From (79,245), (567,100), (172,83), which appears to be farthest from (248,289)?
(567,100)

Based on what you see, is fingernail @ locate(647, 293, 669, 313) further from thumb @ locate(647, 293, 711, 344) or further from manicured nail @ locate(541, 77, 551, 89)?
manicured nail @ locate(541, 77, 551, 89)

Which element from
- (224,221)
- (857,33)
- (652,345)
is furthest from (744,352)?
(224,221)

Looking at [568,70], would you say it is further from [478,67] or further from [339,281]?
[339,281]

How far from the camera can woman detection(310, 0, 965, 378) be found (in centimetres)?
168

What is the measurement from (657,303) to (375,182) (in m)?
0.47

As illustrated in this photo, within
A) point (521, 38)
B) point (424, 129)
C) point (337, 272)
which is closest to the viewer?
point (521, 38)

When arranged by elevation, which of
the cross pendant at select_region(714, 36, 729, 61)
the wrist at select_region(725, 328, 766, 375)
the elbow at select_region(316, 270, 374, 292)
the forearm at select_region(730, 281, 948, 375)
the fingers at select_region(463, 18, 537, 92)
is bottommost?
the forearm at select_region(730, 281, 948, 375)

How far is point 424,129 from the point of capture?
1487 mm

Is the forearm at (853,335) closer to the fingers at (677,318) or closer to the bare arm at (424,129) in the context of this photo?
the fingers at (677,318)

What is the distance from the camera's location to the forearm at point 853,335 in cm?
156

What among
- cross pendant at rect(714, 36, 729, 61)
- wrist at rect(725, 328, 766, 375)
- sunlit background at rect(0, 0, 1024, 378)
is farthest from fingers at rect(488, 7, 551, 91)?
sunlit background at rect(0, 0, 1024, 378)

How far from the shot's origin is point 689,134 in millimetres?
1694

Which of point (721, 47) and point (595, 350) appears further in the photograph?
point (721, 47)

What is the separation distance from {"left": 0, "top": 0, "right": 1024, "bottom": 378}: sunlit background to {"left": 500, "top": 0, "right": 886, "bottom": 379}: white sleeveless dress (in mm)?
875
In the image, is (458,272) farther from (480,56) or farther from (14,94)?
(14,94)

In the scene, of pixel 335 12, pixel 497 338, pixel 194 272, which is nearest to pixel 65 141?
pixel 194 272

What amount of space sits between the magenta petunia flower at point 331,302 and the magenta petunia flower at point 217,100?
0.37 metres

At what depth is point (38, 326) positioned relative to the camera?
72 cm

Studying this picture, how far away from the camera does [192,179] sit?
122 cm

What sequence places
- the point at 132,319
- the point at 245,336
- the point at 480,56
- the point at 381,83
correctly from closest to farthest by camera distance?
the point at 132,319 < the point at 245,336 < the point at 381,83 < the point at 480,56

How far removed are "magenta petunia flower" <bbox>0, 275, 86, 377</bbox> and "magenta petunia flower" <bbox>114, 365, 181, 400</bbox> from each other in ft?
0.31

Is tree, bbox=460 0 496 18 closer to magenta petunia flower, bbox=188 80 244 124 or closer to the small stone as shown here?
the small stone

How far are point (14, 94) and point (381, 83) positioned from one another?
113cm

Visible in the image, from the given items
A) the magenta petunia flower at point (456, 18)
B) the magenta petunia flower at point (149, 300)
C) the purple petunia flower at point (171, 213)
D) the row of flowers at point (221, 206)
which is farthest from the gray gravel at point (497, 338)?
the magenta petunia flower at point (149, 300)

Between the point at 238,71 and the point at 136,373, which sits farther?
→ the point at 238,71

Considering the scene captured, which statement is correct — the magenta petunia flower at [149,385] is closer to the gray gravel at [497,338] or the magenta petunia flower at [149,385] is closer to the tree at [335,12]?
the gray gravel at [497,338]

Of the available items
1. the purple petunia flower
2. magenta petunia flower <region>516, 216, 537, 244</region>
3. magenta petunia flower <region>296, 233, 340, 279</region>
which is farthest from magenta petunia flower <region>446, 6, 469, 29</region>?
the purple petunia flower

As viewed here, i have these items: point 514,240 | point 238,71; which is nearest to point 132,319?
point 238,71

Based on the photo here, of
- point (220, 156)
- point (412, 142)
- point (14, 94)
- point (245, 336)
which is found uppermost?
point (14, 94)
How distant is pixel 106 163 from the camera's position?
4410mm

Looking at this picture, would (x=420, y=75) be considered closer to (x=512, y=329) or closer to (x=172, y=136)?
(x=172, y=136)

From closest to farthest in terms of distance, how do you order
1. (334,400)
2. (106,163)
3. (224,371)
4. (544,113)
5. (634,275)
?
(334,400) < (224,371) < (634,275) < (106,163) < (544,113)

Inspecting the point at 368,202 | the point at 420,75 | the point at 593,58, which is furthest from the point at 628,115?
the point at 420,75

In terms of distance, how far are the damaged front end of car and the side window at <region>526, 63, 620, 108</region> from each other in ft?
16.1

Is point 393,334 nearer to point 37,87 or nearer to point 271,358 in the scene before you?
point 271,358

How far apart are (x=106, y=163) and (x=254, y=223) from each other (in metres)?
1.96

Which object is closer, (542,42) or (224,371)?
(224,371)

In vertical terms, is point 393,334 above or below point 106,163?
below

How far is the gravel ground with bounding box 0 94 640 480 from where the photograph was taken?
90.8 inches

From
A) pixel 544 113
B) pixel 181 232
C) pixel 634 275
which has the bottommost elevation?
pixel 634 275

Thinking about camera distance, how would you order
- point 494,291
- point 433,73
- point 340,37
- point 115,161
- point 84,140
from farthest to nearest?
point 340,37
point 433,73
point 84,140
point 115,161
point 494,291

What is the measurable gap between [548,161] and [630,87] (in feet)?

○ ○ ○ ○ ○ ○ ○

Challenge ▸ Write out all the entries exactly.

Response ▸
From (79,245), (567,100), (172,83), which appears to be farthest from (248,289)?
(567,100)

Based on what you see, is fingernail @ locate(647, 293, 669, 313) further from thumb @ locate(647, 293, 711, 344) or further from manicured nail @ locate(541, 77, 551, 89)?
manicured nail @ locate(541, 77, 551, 89)

Which element from
- (224,221)
- (857,33)
- (652,345)
is furthest from (744,352)?
(224,221)

Looking at [568,70], would you say it is further from [478,67] or further from [339,281]?
[339,281]

How far from the camera can woman detection(310, 0, 965, 378) be found (in centimetres)?
168

What is the measurement from (657,303) to (375,182) (in m)?
0.47

As illustrated in this photo, within
A) point (521, 38)
B) point (424, 129)
C) point (337, 272)
which is closest to the viewer?
point (521, 38)

When arranged by elevation, which of
the cross pendant at select_region(714, 36, 729, 61)
the wrist at select_region(725, 328, 766, 375)
the elbow at select_region(316, 270, 374, 292)
the forearm at select_region(730, 281, 948, 375)
the fingers at select_region(463, 18, 537, 92)
is bottommost?
the forearm at select_region(730, 281, 948, 375)

How far is point 424,129 from the point of capture?
1487 mm

Is the forearm at (853,335) closer to the fingers at (677,318) or closer to the bare arm at (424,129) in the context of this photo?
the fingers at (677,318)

What is the distance from the camera's location to the forearm at point 853,335 in cm?
156

What among
- cross pendant at rect(714, 36, 729, 61)
- wrist at rect(725, 328, 766, 375)
- sunlit background at rect(0, 0, 1024, 378)
is farthest from fingers at rect(488, 7, 551, 91)?
sunlit background at rect(0, 0, 1024, 378)

How far from the shot's origin is point 689,134 in millimetres?
1694

Which of point (721, 47) and point (595, 350) appears further in the photograph?
point (721, 47)

What is the separation distance from {"left": 0, "top": 0, "right": 1024, "bottom": 378}: sunlit background to {"left": 500, "top": 0, "right": 886, "bottom": 379}: white sleeveless dress (in mm)?
875
In the image, is (458,272) farther from (480,56) or farther from (14,94)?
(14,94)

In the scene, of pixel 335 12, pixel 497 338, pixel 194 272, which is nearest to pixel 65 141?
pixel 194 272

What amount of space sits between the magenta petunia flower at point 331,302 and the magenta petunia flower at point 217,100?
0.37 metres

At what depth is point (38, 326) positioned relative to the camera?
72 cm

Studying this picture, how far away from the camera does [192,179] sit?
122 cm

What sequence places
- the point at 132,319
- the point at 245,336
- the point at 480,56
- the point at 381,83
correctly from closest to farthest by camera distance?
the point at 132,319 < the point at 245,336 < the point at 381,83 < the point at 480,56

How far removed are "magenta petunia flower" <bbox>0, 275, 86, 377</bbox> and "magenta petunia flower" <bbox>114, 365, 181, 400</bbox> from each other in ft?
0.31

Is tree, bbox=460 0 496 18 closer to magenta petunia flower, bbox=188 80 244 124 or closer to the small stone as shown here?
the small stone

How far are point (14, 94) and point (381, 83) positioned from one another?
113cm

Visible in the image, from the given items
A) the magenta petunia flower at point (456, 18)
B) the magenta petunia flower at point (149, 300)
C) the purple petunia flower at point (171, 213)
D) the row of flowers at point (221, 206)
which is farthest from the gray gravel at point (497, 338)?
the magenta petunia flower at point (149, 300)

Between the point at 238,71 and the point at 136,373, which sits farther?
→ the point at 238,71

Considering the scene captured, which statement is correct — the magenta petunia flower at [149,385] is closer to the gray gravel at [497,338] or the magenta petunia flower at [149,385] is closer to the tree at [335,12]?
the gray gravel at [497,338]

Of the available items
1. the purple petunia flower
2. magenta petunia flower <region>516, 216, 537, 244</region>
3. magenta petunia flower <region>296, 233, 340, 279</region>
which is farthest from magenta petunia flower <region>446, 6, 469, 29</region>?
the purple petunia flower

As viewed here, i have these items: point 514,240 | point 238,71; which is nearest to point 132,319?
point 238,71

Based on the photo here, of
- point (220, 156)
- point (412, 142)
- point (14, 94)
- point (245, 336)
which is found uppermost?
point (14, 94)
How distant is pixel 106 163 from the camera's position?
4410mm

Looking at this picture, would (x=420, y=75) be considered closer to (x=512, y=329) or closer to (x=172, y=136)?
(x=172, y=136)

From closest to farthest in terms of distance, how do you order
1. (334,400)
2. (106,163)
3. (224,371)
4. (544,113)
5. (634,275)
?
(334,400) < (224,371) < (634,275) < (106,163) < (544,113)

Inspecting the point at 368,202 | the point at 420,75 | the point at 593,58, which is furthest from the point at 628,115?
the point at 420,75

In terms of distance, how far are the damaged front end of car and the side window at <region>526, 63, 620, 108</region> from each other in ft?
16.1

Is point 393,334 nearer to point 37,87 or nearer to point 271,358 in the scene before you?
point 271,358

How far apart are (x=106, y=163) and (x=254, y=223) from each other (in metres)?
1.96

Which object is closer, (542,42) or (224,371)?
(224,371)

In vertical terms, is point 393,334 above or below point 106,163?
below

How far is the gravel ground with bounding box 0 94 640 480 from where the photograph was taken?
90.8 inches

From
A) pixel 544 113
B) pixel 181 232
C) pixel 634 275
which has the bottommost elevation?
pixel 634 275

Thinking about camera distance, how would you order
- point 494,291
- point 433,73
- point 340,37
- point 115,161
- point 84,140
from farthest to nearest?
point 340,37
point 433,73
point 84,140
point 115,161
point 494,291

What is the measurable gap between [548,161] and [630,87] (in feet)?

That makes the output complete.